Character Analysis
Andrey is the only son in the Prozorov family. Because of the whole universal belief that men represent the future, this means that at the beginning of the play everyone is super pumped on him. Just wait, ladies.
Anyway, like Irina, he has a really clear arc in the play, transitioning from ambition and resolve to despair and resignation. As the family genius, Andrey is subjected to both the terribly high expectations of his sisters and their relentless teasing. He's a solitary guy, usually coming and going through the large group scenes. When the girls harass him for his crush on Natasha, he starts sweating. "Will you all please stop it," he begs (1.139). He seems to like Natasha because she's the opposite of his sisters, "so sweet and so ordinary" (1.223). Famous last words (at least, in nineteenth-century Russia).
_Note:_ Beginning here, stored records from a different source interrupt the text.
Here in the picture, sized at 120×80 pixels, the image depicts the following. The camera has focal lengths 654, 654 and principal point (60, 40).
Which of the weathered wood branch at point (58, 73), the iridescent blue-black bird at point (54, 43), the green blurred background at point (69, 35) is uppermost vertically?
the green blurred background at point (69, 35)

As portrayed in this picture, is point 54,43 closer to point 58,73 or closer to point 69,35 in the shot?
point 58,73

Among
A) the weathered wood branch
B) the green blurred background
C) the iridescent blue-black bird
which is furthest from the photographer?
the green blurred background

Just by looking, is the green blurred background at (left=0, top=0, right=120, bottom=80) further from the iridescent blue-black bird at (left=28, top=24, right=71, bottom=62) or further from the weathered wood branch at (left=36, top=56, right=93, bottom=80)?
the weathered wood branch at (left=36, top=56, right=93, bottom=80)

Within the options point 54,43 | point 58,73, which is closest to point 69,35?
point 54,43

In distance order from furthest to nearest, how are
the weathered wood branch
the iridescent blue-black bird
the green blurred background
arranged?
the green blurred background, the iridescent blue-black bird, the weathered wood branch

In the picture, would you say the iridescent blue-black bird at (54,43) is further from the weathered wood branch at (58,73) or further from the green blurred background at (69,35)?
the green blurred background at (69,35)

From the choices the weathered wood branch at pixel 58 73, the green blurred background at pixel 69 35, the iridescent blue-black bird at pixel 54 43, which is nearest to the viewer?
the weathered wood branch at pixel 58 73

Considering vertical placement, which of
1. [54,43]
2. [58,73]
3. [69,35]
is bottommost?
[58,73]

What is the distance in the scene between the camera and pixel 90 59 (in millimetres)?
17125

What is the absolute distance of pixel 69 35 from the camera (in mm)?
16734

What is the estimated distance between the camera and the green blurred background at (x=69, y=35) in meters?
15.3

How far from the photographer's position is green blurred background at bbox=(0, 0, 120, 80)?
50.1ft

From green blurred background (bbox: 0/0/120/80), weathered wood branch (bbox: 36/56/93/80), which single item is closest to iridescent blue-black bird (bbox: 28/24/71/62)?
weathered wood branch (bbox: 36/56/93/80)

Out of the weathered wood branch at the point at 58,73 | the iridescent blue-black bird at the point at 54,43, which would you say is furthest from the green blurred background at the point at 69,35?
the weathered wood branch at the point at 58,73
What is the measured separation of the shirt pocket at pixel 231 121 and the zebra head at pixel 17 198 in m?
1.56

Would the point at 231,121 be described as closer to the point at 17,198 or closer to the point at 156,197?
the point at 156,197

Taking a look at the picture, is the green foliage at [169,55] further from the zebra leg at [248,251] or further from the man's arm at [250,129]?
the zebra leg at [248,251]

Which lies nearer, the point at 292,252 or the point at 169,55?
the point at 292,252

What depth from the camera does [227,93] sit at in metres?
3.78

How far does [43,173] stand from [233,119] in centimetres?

Natasha's ordinariness—read, lower-middle-class values—becomes a huge problem just a couple years later, though, after the birth of their first child. She prattles on about the baby and Andrey simply isn't interested. It's funny and also kind of sad when he spills out his troubles to Ferapont, the deaf old worker. "How funny life is," he muses, "Today I had nothing to do, I was bored, I picked up this book—my old lecture notes from the university—and I started to laugh" (2.20). Geez, we hope we never feel that way about school.
The ambitions Andrey had in Act I have totally fallen away and he slips more and more into irrelevance. Out of a need for some entertainment, he begins gambling. Finally coming clean to his sisters—whom he has always respected and feared—he admits, "I mortgaged this house, and I didn't get your permission. It's my fault and I'm sorry and I ask you to forgive me. I had to do it because I owed a lot of money—thirty-five thousand" (3.121). Whoa, dude. When his sisters don't say anything, he rambles on and cries over his unhappiness, and their shared unhappiness, with Natasha. Should have stuck with the higher education thing, bro.
At the end of the play, Andrey seems old well before his time. He walks back and forth with the baby carriage. Natasha intermittently entertains her lover in the house while Andrey sits idly by, and if that weren't enough already, she yells at him to be quiet. Chebutykin's sage advice? "Put on your hat, pick up your stick, and get out of here. Don't look back. And the farther away you get, the better" (4.78).
We don't have to worry about little Bobik and Sophie, though. It's clear that Andrey's not going anywhere. Not that anyone would be much worse off if he did. And he, for one, would sure as heck be a bit better. (But then, we could say that about pretty much everyone in the play.)